### LISTED RECORDS ###

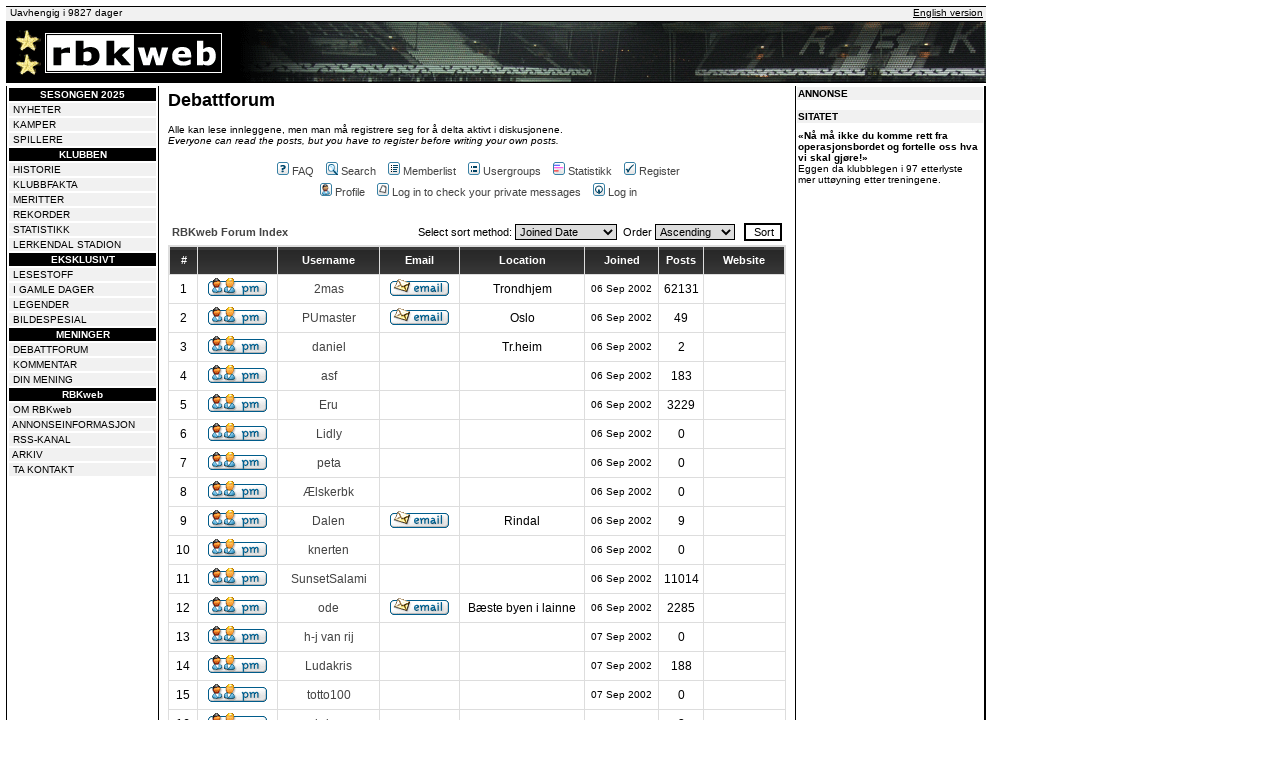

--- FILE ---
content_type: application/javascript; charset=utf-8
request_url: https://fundingchoicesmessages.google.com/f/AGSKWxU7Kr8CTPzeHApwairkw-PQPsi45TtiEtUskdX1tNa3_CM0tqf3B36Kb5IPDqFAyNp9AdZvJTphlUjcbBDIUheEpXaBkbkJdxufgDfejCtxDNAz-wzY5xqeNV5chk4HTTQ3QCjJ_humiHGBurTT39OGPRz9idjd1MwJydpN0s4xWKMhgO-mNm6bN56y/_/trendad.=textads&/embed/ads./inad./optonlineadcode.
body_size: -1290
content:
window['c085210f-3802-4237-97c2-717afec21f7b'] = true;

###

**WHAT YOU NEED TO DO:** What is needed is every entry above, repeated exactly, with the pictures dropped.

**RESULT:**
--- FILE ---
content_type: application/javascript; charset=utf-8
request_url: https://fundingchoicesmessages.google.com/f/AGSKWxU7Kr8CTPzeHApwairkw-PQPsi45TtiEtUskdX1tNa3_CM0tqf3B36Kb5IPDqFAyNp9AdZvJTphlUjcbBDIUheEpXaBkbkJdxufgDfejCtxDNAz-wzY5xqeNV5chk4HTTQ3QCjJ_humiHGBurTT39OGPRz9idjd1MwJydpN0s4xWKMhgO-mNm6bN56y/_/trendad.=textads&/embed/ads./inad./optonlineadcode.
body_size: -1290
content:
window['c085210f-3802-4237-97c2-717afec21f7b'] = true;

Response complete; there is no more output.